Output the lines of the entries below as a numbered list, starting at the line that contains "Among the given options" and continuing through the end of the entries, both ends included. Leave out any blank lines.

▶ [Records provided]
-- start --
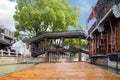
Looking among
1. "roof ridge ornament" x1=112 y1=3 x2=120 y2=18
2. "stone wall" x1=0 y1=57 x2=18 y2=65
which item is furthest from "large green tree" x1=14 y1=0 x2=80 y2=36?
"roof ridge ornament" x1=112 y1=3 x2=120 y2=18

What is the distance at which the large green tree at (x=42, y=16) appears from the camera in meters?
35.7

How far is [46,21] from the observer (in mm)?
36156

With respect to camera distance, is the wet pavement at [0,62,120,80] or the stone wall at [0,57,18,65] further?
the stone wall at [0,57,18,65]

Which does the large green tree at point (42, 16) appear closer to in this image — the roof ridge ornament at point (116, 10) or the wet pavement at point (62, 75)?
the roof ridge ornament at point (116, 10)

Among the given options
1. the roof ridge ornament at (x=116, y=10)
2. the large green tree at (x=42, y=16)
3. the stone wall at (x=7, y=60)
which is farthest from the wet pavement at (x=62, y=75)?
-- end --
▶ [The reply]
1. Among the given options
2. 1. the roof ridge ornament at (x=116, y=10)
3. 2. the large green tree at (x=42, y=16)
4. 3. the stone wall at (x=7, y=60)
5. which is farthest from the wet pavement at (x=62, y=75)?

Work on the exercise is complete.